More recently, his citizenship was a minor political issue in the country. In January 2010, Butana Komphela, an ANC member of the National Assembly and chair of its sports committee, publicly threatened to charge the SARU with "illegally" fielding Mtawarira and have him deported to Zimbabwe. Shortly after the threat, Mtawarira told the Sunday Independent,

I am a South African at heart. I love this country. It has become my home. It is everything to me. Wearing the green and gold of the Springboks is a huge honour for me. That jersey is part of me. The green and gold flows in my blood. I feel just as much pride as any other guy in the team.
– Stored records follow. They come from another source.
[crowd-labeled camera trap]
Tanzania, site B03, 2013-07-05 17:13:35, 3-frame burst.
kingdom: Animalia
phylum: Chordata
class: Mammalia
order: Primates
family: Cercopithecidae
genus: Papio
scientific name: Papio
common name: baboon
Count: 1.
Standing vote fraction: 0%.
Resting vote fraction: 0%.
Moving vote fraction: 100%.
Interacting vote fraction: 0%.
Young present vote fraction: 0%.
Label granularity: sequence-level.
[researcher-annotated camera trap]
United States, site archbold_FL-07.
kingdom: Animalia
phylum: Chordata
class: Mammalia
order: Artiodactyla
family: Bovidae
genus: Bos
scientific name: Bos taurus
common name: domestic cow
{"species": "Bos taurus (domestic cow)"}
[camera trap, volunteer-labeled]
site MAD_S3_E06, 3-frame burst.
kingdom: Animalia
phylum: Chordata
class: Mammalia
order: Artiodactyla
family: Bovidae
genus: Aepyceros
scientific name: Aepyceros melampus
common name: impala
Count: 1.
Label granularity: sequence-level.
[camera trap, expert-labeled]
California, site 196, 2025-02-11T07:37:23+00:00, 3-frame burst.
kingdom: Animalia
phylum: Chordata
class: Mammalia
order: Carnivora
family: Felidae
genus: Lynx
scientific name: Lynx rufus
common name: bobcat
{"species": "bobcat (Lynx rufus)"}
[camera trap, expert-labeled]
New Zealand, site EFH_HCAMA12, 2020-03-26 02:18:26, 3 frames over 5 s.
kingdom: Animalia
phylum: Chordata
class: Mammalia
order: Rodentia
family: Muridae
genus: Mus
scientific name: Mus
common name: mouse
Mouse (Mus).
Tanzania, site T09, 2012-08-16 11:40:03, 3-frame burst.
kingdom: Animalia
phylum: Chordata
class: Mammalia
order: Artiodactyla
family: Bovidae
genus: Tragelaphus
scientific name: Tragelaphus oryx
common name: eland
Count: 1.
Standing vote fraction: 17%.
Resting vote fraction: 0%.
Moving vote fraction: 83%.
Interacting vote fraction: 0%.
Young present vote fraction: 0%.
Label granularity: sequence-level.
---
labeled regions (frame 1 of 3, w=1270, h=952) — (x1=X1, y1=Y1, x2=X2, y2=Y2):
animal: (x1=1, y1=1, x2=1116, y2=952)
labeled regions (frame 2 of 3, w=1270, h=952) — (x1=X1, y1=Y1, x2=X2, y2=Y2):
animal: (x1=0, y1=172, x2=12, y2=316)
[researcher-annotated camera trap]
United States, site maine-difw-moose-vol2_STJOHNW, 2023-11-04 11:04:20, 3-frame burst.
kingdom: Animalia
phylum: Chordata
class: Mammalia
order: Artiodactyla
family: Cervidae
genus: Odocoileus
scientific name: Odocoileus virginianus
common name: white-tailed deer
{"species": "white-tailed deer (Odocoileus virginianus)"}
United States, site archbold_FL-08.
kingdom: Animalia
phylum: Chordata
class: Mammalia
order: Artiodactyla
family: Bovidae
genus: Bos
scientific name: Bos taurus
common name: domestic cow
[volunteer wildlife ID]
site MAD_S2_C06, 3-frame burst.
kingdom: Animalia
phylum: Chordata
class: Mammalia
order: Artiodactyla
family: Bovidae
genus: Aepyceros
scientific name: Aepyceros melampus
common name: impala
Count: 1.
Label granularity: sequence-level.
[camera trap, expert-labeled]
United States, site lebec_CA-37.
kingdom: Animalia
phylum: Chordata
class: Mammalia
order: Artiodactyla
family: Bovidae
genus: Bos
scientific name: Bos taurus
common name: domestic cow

Later in the year, the South African government reaffirmed its policy that only South African nationals would be allowed to represent the country in international competition, which made Mtawarira unavailable for selection to the Springboks in the June Tests; by that time, his application for South African citizenship had been tied up in red tape. On 25 June 2010, the SARU announced that Minister of Home Affairs Nkosazana Dlamini-Zuma had granted Mtawarira's request for South African citizenship. The immediate effect was to make him eligible for selection in the 2010 Tri Nations.